Eric may not seem like an obvious starting place when it comes to the Discworld but somehow, up until this point, its entire existence had passed me by. It was only after devouring my first book that I started to notice the signature busy cover art featuring on the bookshelves of almost everyone I knew.

It seemed as though I had stumbled onto some sort of a cult...

Over the following years, I read as many Discworld books as I could get my hands on. As my teenage years progressed, I found myself struggling with issues that I had never even imagined having to deal with and Terry's words gave me an entire world to escape into. His quick satire and dry wit put a smile on the face of a young girl who often worried that she might never smile again.

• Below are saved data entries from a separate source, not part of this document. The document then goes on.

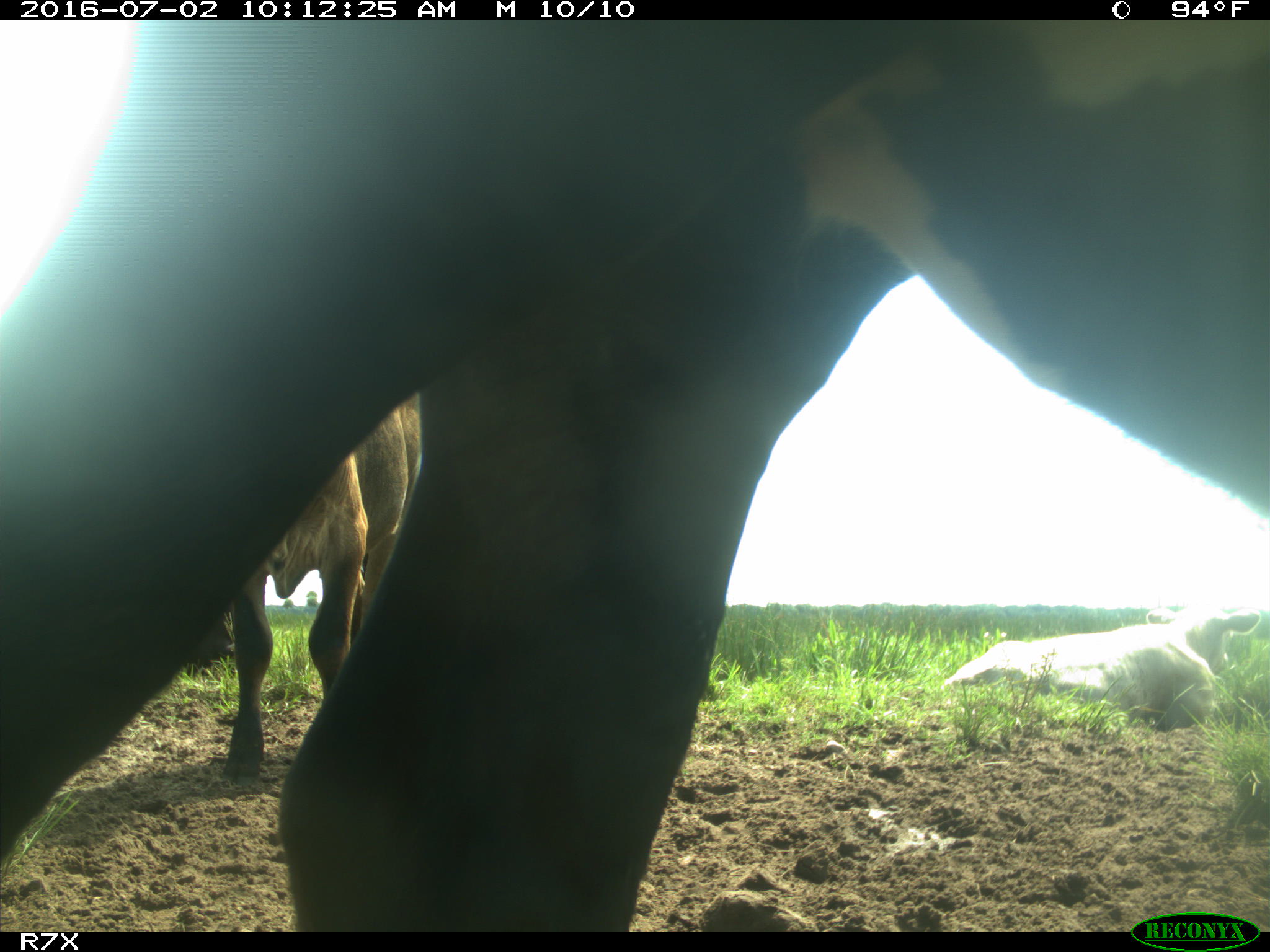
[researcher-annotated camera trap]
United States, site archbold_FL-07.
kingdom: Animalia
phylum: Chordata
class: Mammalia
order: Artiodactyla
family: Bovidae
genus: Bos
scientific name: Bos taurus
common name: domestic cow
Bos taurus (domestic cow).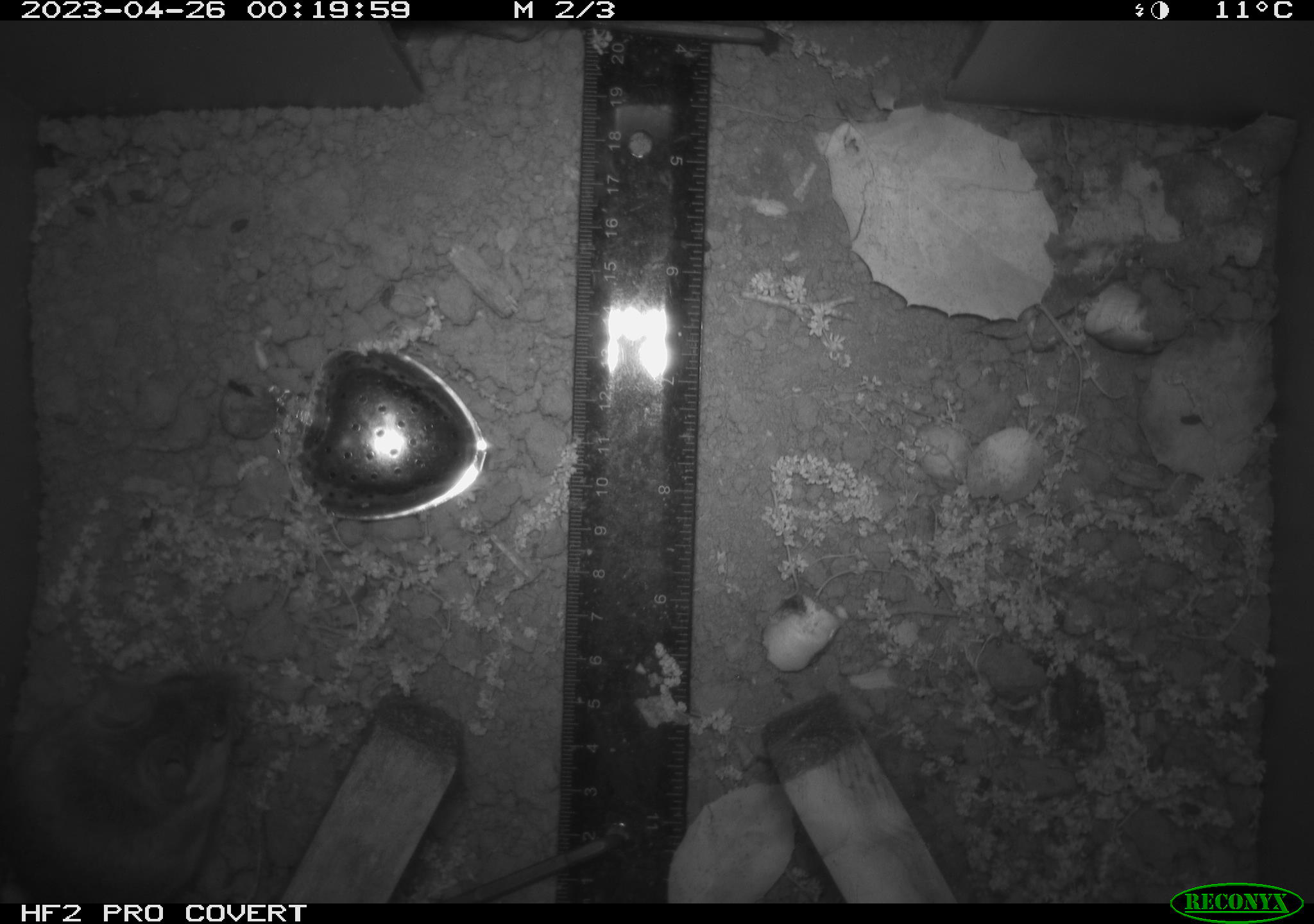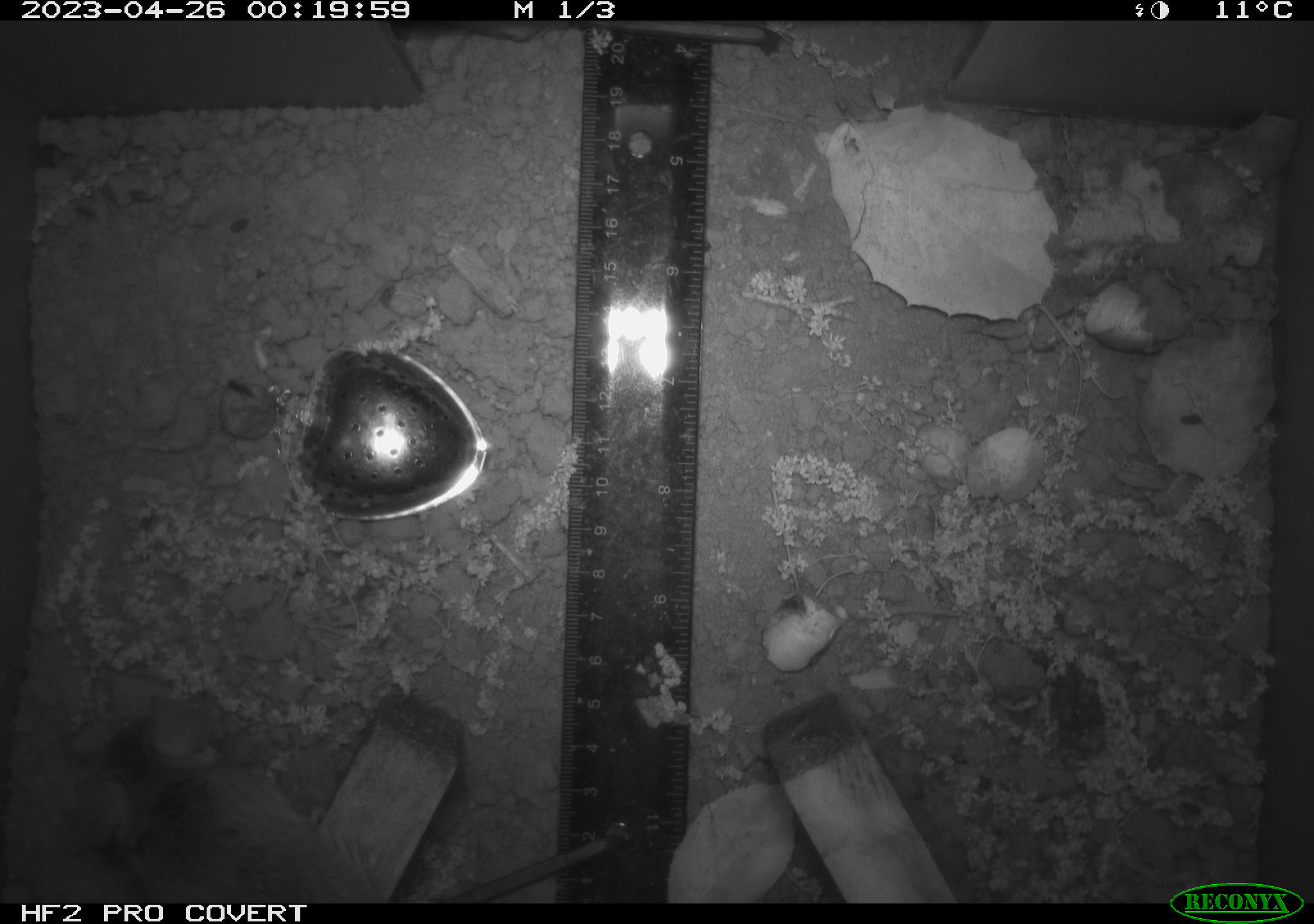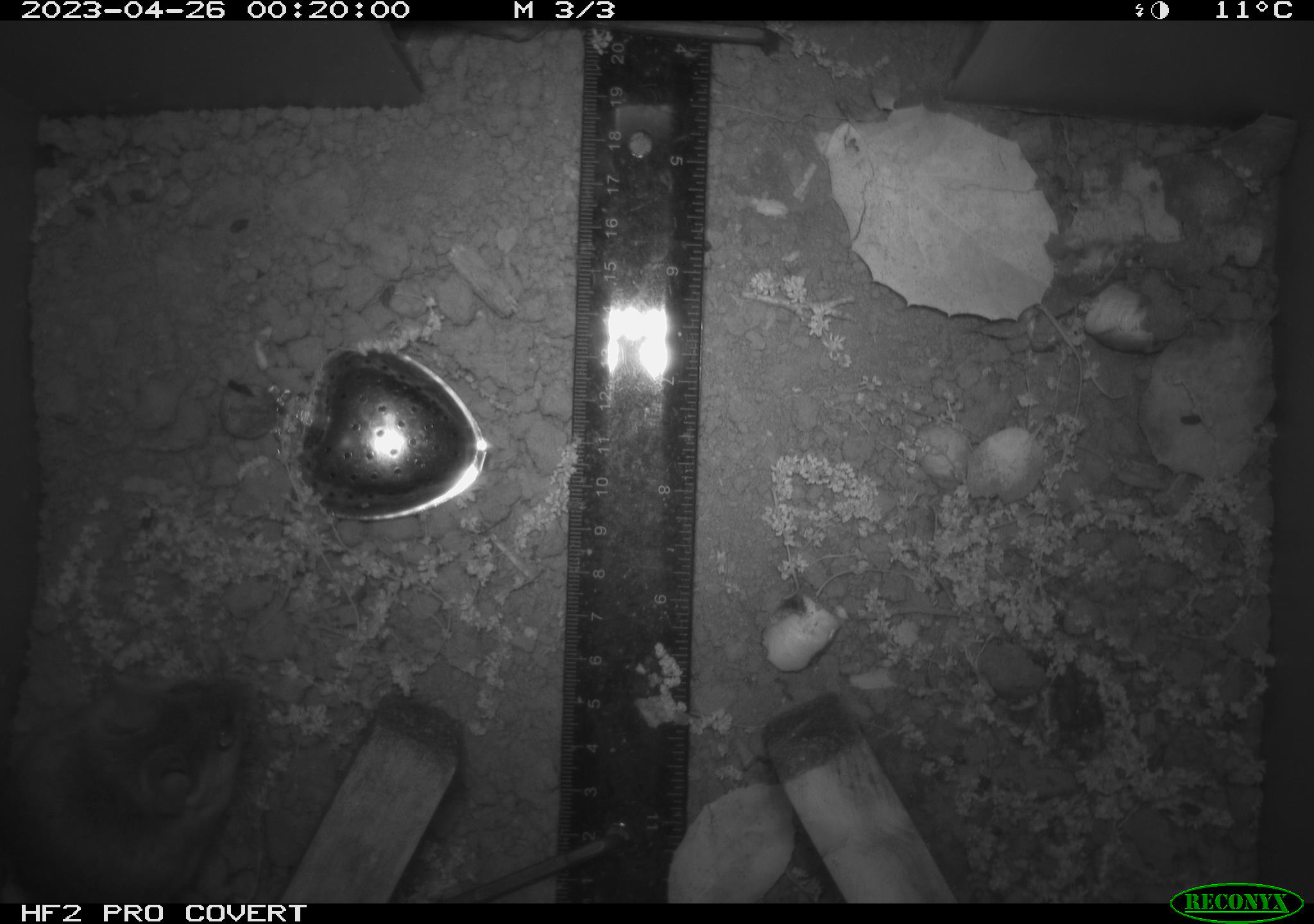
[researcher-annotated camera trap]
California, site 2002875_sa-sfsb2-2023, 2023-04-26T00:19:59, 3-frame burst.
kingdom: Animalia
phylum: Chordata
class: Mammalia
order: Rodentia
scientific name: Rodentia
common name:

Crucially though, Terry taught me a love for words and for storytelling that would stay with me long after I'd put the books down. In short, he is the person responsible for making me want to write. I had always enjoyed stringing words together, and had always had a knack for doing it well, but suddenly I understood the power available to me. He gave me the words that I didn't realise I had; a voice that I was able to use to full effectiveness thanks to what he had shown me.

When I heard the news yesterday that Terry had died, a small piece of me shattered. I felt that the magic had been sucked out of the world and felt unbearably sad for all the new words that wouldn't be written. Luckily, I didn't feel that way for long. A few hours later, I felt altogether different. I felt inspired; I wanted to write. I was spurred on by the fact that Terry's life was unfairly short but he filled it with as many words as he could untangle from his head, and I owe it to him to do the same. I've been given a gift and I'll be damned if I'm going to do Terry the injustice of wasting it.

So I'll write. Like Terry, I will continue to string these sentences together until Death comes for me. I only hope I can do him proud.